Tandis que Rögnvald pénétrait dans la Bourgogne, pillant tout sur son passage, les comtes Garnier de Sens, Manassès de Dijon, avec les évêques Josselin de Langres et Anseïs de Troyes, prévenus peut-être sous main par le marquis Hugues, avaient rassemblé leurs vassaux. Ces seigneurs se portèrent à la rencontre des Normands qui se retiraient vers la France du nord, chargés de butin. Le choc eut lieu sur les confins du Gâtinais, à Chalmont, le 6 décembre. La lutte fut acharnée. Il s'agissait pour les Normands d'assurer leur retraite, et les Bourguignons étaient décidés à leur faire expier les ravages qu'ils avaient faits chez eux. Huit cents Normands restèrent, dit-on, sur la place. Du côté bourguignon, le comte Garnier ayant eu son cheval tué sous lui fut pris et mis à mort. Enfin l'évêque Anseïs, qui se battait vaillamment à la tête de ses gens, fut grièvement blessé. Le reste de l'armée normande continua vers le nord jusqu'aux rives de la Seine, puis s'arrêta pour camper, probablement dans la région voisine du confluent de l'École[138].

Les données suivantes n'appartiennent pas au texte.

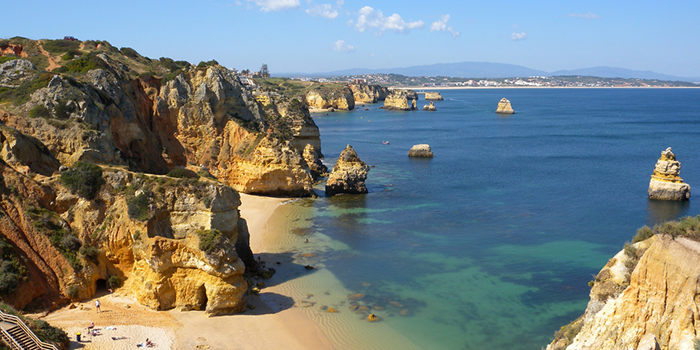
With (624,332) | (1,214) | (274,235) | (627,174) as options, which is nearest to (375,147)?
(627,174)

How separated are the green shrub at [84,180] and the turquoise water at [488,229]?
13.7 meters

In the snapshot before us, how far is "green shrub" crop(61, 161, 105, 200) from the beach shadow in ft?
30.5

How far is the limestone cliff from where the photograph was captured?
28.1m

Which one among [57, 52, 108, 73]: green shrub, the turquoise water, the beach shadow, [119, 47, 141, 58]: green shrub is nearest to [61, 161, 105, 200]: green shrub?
the beach shadow

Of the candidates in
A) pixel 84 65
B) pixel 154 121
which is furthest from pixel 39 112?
pixel 154 121

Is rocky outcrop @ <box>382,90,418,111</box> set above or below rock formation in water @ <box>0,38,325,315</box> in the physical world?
above

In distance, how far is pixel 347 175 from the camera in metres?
47.5

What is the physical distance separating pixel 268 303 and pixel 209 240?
16.3 feet

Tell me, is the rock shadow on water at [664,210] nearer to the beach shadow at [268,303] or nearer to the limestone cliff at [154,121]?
the limestone cliff at [154,121]

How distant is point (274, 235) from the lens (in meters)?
35.8

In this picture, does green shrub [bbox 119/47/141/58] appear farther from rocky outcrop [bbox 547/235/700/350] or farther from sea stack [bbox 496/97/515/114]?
sea stack [bbox 496/97/515/114]

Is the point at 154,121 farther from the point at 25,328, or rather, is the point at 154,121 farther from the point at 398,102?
the point at 398,102

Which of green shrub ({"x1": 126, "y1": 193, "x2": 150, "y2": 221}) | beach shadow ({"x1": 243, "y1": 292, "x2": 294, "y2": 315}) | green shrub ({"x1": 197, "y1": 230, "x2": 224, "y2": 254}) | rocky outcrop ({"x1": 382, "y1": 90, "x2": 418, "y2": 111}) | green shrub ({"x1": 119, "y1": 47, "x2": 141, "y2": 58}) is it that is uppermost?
green shrub ({"x1": 119, "y1": 47, "x2": 141, "y2": 58})

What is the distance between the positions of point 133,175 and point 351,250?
48.3 feet
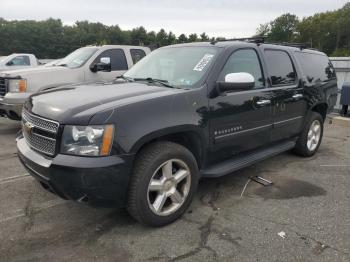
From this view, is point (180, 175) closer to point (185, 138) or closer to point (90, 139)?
point (185, 138)

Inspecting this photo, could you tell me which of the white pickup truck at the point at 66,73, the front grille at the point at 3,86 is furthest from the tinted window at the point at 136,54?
the front grille at the point at 3,86

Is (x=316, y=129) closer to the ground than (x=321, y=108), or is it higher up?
closer to the ground

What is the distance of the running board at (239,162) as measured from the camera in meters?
3.86

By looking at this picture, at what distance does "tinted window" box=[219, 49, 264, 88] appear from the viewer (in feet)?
13.3

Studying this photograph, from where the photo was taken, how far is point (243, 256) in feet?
9.73

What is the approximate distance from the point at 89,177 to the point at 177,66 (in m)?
1.87

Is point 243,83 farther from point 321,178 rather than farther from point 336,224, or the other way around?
point 321,178

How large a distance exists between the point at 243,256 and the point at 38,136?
2.09 m

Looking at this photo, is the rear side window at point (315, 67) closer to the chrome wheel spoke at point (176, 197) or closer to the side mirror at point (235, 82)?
the side mirror at point (235, 82)

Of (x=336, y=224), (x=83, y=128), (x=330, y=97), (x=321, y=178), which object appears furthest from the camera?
(x=330, y=97)

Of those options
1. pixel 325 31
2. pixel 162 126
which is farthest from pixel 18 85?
pixel 325 31

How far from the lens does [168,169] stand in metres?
3.37

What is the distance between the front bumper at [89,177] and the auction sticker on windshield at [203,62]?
142 cm

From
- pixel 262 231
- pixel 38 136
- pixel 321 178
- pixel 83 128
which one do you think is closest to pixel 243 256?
pixel 262 231
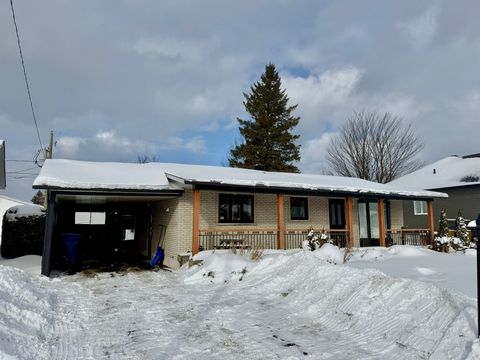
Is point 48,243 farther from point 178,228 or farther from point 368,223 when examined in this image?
point 368,223

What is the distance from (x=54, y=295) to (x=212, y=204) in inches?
290

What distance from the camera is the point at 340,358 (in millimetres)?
4859

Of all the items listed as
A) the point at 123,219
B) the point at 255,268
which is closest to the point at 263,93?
the point at 123,219

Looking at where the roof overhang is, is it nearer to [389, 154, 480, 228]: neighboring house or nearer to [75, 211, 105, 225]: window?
[75, 211, 105, 225]: window

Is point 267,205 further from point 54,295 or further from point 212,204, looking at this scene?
point 54,295

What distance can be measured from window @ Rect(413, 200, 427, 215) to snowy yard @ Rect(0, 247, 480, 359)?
57.1ft

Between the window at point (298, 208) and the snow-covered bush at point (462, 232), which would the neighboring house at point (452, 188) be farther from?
the window at point (298, 208)

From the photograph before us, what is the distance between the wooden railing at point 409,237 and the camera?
1803 centimetres

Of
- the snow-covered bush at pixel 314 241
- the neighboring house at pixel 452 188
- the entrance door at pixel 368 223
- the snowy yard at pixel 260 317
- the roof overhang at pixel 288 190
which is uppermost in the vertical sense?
the neighboring house at pixel 452 188

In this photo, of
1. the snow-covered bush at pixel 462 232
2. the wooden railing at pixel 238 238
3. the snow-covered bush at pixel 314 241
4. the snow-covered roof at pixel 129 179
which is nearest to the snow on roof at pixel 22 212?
the snow-covered roof at pixel 129 179

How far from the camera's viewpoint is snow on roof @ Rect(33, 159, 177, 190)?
1194 centimetres

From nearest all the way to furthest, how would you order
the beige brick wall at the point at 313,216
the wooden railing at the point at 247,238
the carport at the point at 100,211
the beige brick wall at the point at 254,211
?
the carport at the point at 100,211 → the wooden railing at the point at 247,238 → the beige brick wall at the point at 254,211 → the beige brick wall at the point at 313,216

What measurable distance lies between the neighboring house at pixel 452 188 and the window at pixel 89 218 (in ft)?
67.1

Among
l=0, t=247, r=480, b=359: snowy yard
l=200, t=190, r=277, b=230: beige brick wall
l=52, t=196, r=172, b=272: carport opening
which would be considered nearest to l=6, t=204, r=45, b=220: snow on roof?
l=52, t=196, r=172, b=272: carport opening
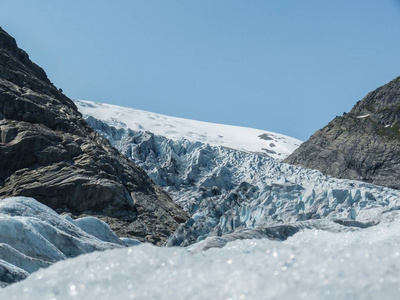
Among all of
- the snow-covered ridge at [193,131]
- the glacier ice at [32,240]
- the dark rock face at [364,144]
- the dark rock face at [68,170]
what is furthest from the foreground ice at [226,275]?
the snow-covered ridge at [193,131]

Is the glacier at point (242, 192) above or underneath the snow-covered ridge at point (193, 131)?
underneath

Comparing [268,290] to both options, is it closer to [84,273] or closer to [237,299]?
[237,299]

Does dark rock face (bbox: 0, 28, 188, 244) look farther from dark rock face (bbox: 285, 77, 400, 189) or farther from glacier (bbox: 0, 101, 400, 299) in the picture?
dark rock face (bbox: 285, 77, 400, 189)

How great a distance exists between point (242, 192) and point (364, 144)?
5794 cm

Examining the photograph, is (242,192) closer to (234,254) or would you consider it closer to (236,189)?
(236,189)

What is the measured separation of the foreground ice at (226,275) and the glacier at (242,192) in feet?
49.1

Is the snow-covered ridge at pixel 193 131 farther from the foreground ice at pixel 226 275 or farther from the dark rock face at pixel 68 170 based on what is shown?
the foreground ice at pixel 226 275

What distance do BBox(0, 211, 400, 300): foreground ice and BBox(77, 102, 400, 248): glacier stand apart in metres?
15.0

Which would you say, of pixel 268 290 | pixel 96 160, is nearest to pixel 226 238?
pixel 268 290

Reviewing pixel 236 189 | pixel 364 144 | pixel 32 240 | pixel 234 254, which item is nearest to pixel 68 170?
pixel 236 189

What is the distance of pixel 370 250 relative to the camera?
763 centimetres

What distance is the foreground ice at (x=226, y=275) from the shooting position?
21.2 feet

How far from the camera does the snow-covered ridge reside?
501 ft

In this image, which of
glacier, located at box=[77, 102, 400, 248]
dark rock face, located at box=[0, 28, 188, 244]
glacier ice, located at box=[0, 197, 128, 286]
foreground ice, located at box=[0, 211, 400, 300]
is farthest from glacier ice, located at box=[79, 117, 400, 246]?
foreground ice, located at box=[0, 211, 400, 300]
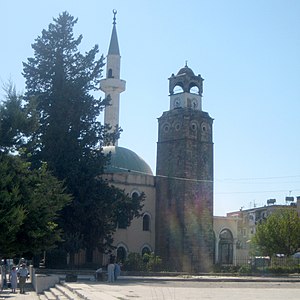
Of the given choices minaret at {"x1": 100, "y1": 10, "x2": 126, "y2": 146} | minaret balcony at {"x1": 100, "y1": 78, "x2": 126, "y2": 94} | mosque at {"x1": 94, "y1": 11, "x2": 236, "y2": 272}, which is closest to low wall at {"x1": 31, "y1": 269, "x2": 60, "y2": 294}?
mosque at {"x1": 94, "y1": 11, "x2": 236, "y2": 272}

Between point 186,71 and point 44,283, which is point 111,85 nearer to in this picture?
point 186,71

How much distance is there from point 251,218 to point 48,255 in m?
48.8

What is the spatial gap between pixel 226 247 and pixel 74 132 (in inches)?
696

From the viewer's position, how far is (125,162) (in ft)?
136

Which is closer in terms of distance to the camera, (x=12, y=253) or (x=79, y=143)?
(x=12, y=253)

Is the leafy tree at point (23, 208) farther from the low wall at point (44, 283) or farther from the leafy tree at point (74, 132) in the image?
the leafy tree at point (74, 132)

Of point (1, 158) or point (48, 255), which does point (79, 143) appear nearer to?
point (48, 255)

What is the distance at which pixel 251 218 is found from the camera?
76.6 meters

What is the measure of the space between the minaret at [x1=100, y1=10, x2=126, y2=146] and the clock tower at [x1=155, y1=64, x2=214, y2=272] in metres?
3.47

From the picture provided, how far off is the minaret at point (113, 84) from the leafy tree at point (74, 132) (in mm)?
8658

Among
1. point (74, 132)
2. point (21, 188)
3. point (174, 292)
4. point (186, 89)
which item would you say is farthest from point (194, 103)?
point (21, 188)

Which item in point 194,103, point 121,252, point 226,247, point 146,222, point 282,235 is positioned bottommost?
point 121,252

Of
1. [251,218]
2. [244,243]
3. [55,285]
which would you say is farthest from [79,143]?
[251,218]

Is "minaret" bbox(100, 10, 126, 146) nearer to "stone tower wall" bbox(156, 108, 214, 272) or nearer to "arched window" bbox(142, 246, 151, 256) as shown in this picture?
"stone tower wall" bbox(156, 108, 214, 272)
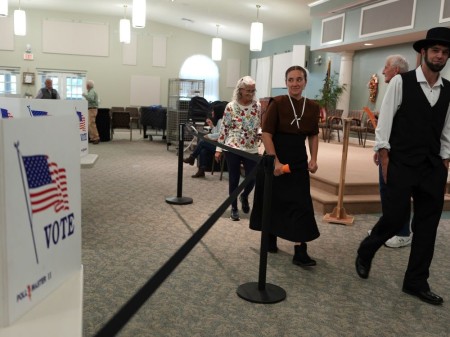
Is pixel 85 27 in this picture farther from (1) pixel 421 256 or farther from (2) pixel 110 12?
(1) pixel 421 256

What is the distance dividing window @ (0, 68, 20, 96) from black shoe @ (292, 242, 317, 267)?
14.0 m

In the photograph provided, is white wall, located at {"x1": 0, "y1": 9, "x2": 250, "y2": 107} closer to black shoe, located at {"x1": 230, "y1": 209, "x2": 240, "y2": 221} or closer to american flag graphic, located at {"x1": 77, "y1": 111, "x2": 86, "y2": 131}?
black shoe, located at {"x1": 230, "y1": 209, "x2": 240, "y2": 221}

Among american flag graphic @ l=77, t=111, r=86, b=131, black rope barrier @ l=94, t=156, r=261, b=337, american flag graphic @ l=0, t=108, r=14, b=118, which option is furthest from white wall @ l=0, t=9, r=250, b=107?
black rope barrier @ l=94, t=156, r=261, b=337

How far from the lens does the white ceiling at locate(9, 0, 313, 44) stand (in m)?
11.1

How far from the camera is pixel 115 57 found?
50.1ft

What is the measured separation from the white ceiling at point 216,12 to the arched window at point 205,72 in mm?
998

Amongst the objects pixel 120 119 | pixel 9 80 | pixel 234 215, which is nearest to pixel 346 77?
pixel 120 119

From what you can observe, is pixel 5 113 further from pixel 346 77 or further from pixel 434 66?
pixel 346 77

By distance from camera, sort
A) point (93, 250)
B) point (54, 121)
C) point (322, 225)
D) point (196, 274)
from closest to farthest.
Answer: point (54, 121)
point (196, 274)
point (93, 250)
point (322, 225)

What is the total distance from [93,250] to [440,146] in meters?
2.39

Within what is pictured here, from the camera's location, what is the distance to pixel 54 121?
3.24ft

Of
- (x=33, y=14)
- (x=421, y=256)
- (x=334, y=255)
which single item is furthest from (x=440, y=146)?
(x=33, y=14)

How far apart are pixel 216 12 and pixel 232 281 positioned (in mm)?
10951

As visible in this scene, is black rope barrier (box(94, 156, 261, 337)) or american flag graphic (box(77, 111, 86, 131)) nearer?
black rope barrier (box(94, 156, 261, 337))
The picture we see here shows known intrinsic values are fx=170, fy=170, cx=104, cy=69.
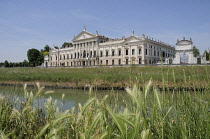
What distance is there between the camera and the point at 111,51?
1428 inches

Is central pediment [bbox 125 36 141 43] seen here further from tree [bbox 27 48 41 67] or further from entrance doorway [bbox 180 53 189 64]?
tree [bbox 27 48 41 67]

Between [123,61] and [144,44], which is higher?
[144,44]

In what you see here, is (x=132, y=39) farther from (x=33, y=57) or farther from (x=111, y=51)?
(x=33, y=57)

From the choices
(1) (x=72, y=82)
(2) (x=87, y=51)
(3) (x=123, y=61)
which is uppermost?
(2) (x=87, y=51)

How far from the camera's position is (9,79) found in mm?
16484

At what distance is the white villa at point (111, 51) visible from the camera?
32375mm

Dans l'intervalle, le roi Raoul complètement rétabli, mis au courant de ce qui se passait, n'avait pas perdu un instant. Ayant réuni à la hâte les vassaux de l'église de Reims, il les entraîna à sa suite avec l'évêque de Soissons, Abbon, quelques autres amis dévoués et même Herbert de Vermandois, qui resta prudemment à l'arrière-garde, toujours prêt à tirer parti des événements. Dès qu'il s'approcha de la Bourgogne, de nombreux hommes d'armes vinrent du duché remplir auprès de lui leur service d'ost. Il marcha avec ces forces directement vers le camp ennemi et un combat s'engagea aussitôt entre les fantassins des contingents français et les Normands, qui s'étaient avancés à leur rencontre. Pendant l'action, l'avant-garde française, la première ardeur passée, s'aperçut que le gros de l'armée qui entourait le roi ne bougeait pas et que personne n'y mettait pied à terre pour combattre. Les Normands, d'autre part, faiblissaient, après quelques pertes, et se trouvaient contraints de regagner leurs retranchements. L'avant-garde française se retira alors jusqu'à environ deux ou trois milles des lignes ennemies et s'établit en cercle d'investissement tout autour. D'autre part, Hugues était sur la rive opposée de la Seine et y avait pris position juste en face des Normands. La situation de ceux-ci semblait désespérée. On attendait seulement les bateaux qui devaient venir de Paris pour les attaquer de toutes parts et donner l'assaut à leur camp, même du côté du fleuve. La lutte promettait d'être décisive Rögnvald était pris au piège où sa témérité l'avait conduit. Mais les assiégeants perdirent trop de temps à attendre les navires parisiens qui ne venaient pas. Tout à coup le rusé Normand sortit de son camp sans être aperçu, parvint à traverser par surprise les lignes ennemies, où il avait pu pratiquer des intelligences, et gagnant une forêt voisine, réussit à s'évader avec tous les siens[139].
Ainsi Rögnvald sut éviter par un coup d'audace, que la lenteur des opérations des coalisés rendit possible, la sanglante défaite ou la honteuse capitulation à l'une ou à l'autre desquelles il paraissait irrémédiablement acculé. Et maintenant l'aventureux et habile viking gagnait rapidement les bords de la Loire, à travers la forêt d'Orléans, avec les survivants de ses intrépides guerriers, échappés comme par miracle du cercle de fer dont ils avaient été un instant entourés.
Les coalisés stupéfaits de la soudaineté de cette fuite ne se hasardèrent pas à poursuivre dans les bois un ennemi brave jusqu'à la témérité, satisfaits de lui avoir infligé de très sérieuses pertes et une terrible leçon.